Hemiacetals are organic compounds having the general formula R₂C(OH)OR’ (R’ ≠ H), derived from aldehydes or ketones by formal addition of an alcohol to the carbonyl group. Hemiacetals are generally unstable compounds. In some cases however, stable cyclic hemiacetals can be readily formed, especially when 5- and 6-membered rings are possible. In this case an intramolecular OH group reacts with the carbonyl group. Glucose and many other aldoses exist as cyclic hemiacetals whereas fructose and similar ketoses exist as cyclic hemiketals. Originally, the term was confined to derivatives of aldehydes (one R = H), but it now applies equally to derivatives of ketones (neither R = H).

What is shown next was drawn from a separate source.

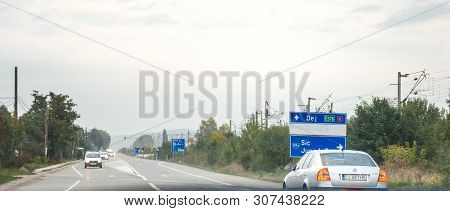 Jucu, Romania - Sep 26, 2013: View From The Car At The Romanian Highway Street Road Sign Featuring A
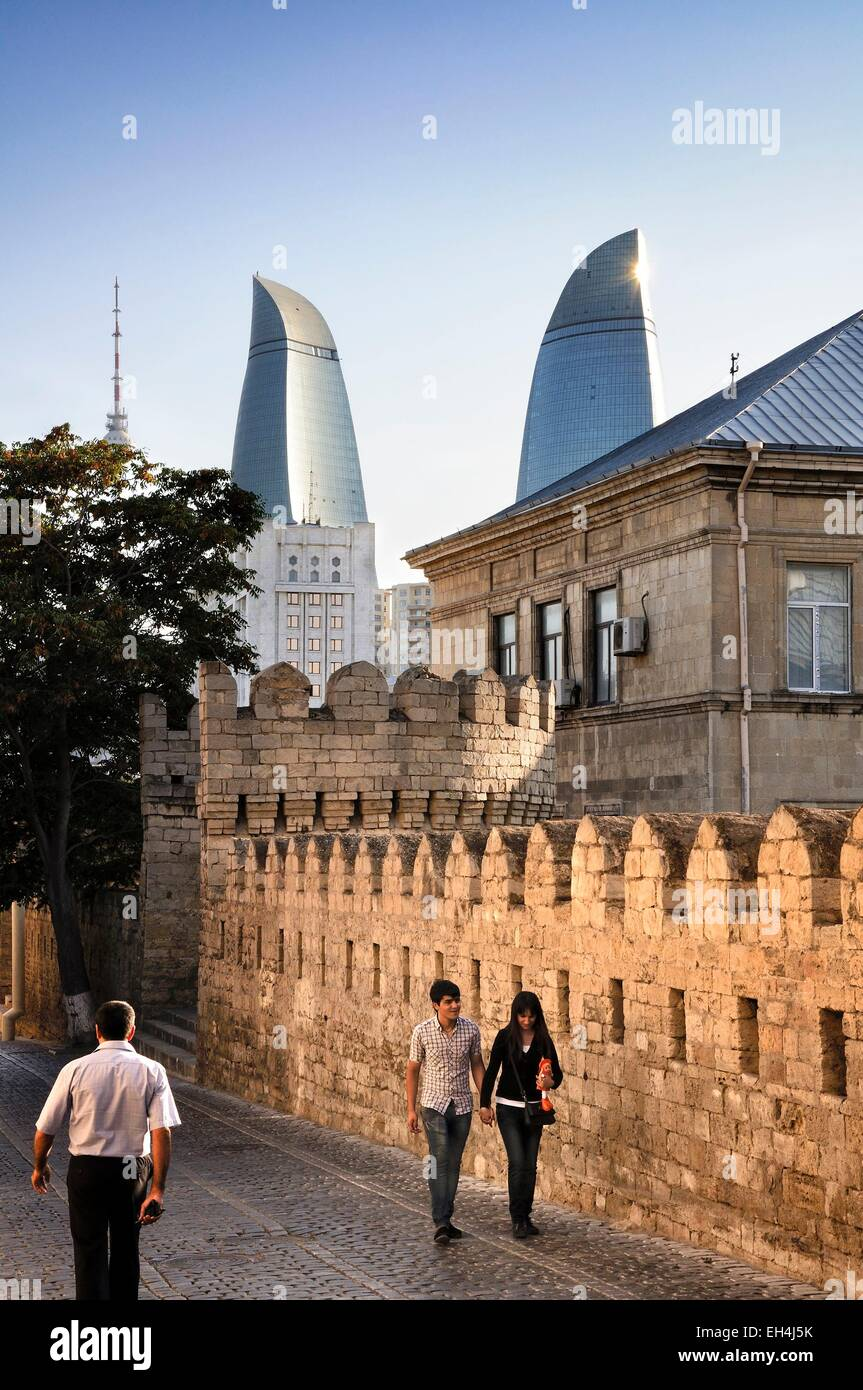 Azerbaijan, Baku, street and fortification walls of the Old City listed as World Heritage by UNESCO, the Flame Towers - Stock Image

hemiketal    →   poluketal

Hemiketals are organic compounds having the structure R₂C(OH)OR (R ≠ H), derived from ketones by formal addition of an alcohol to the carbonyl group. The rings of ketose sugars are hemiketals. This term, once abandoned, has been reinstated as a subclass of hemiacetals.

ketone    →   keton

Ketones are compounds in which a carbonyl group is bonded to two carbon atoms: R₁R₂C=O (neither R may be H). They are derived by oxidation of secondary alcohols. The simplest member of the series is acetone, (CH₃)₂CO.

monosaccharide    →   monosaharid

Monosaccharides are carbohydrates, with the general formula C_n(H₂O)_n, that cannot be decomposed to a simpler carbohydrates by hydrolysis.

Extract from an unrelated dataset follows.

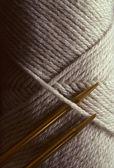Yard with knitting needles — Stock Photo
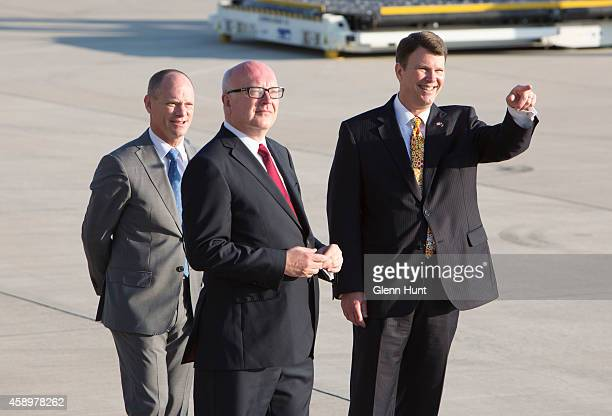 Queensland Premier Campbell Newman AttorneyGeneral for Australia George Brandis and US ambassador to Australia John Berry wait on the tarmac at...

Depending on whether the molecule contains an aldehyde group (-CHO) or a ketone group (-CO-) monosaccharide can be a polyhydroxy aldehyde (aldose) or a polyhydroxy ketone (ketose). These aldehyde and ketone groups confer reduction properties on monosaccharides. They are also classified according to the number of carbon atoms they contain: trioses have three carbon atoms, tetroses four, pentoses five, hexoses six, heptoses seven, etc. These two systems of classification are often combined. For example, a six-carbon polyhydroxy aldehyde such as D-glucose is an aldohexose, whereas a six-carbon polyhydroxy ketone such as D-fructose is a ketohexose.

The notations D and L are used to describe the configurations of carbohydrates. In Fischer projections of monosaccharides, the carbonyl group is always placed on top (in the case of aldoses) or as close to the top as possible (in the case of ketoses). If the OH group attached to the bottom-most asymmetric carbon (the carbon that is second from the bottom) is on the right, then the compound is a D-sugar. If the OH group is on the left, then the compound is an L-sugar. Almost all sugars found in nature are D-sugars.

Monosaccharides can exist as either straight-chain or ring-shaped molecules. During the conversion from straight-chain form to cyclic form, the carbon atom containing the carbonyl oxygen, called the anomeric carbon, becomes a chiral center with two possible configurations (anomers), α and β. When the stereochemistry of the first carbon matches the stereochemistry of the last stereogenic center the sugar is the α-anomer when they are opposite the sugar is the β-anomer.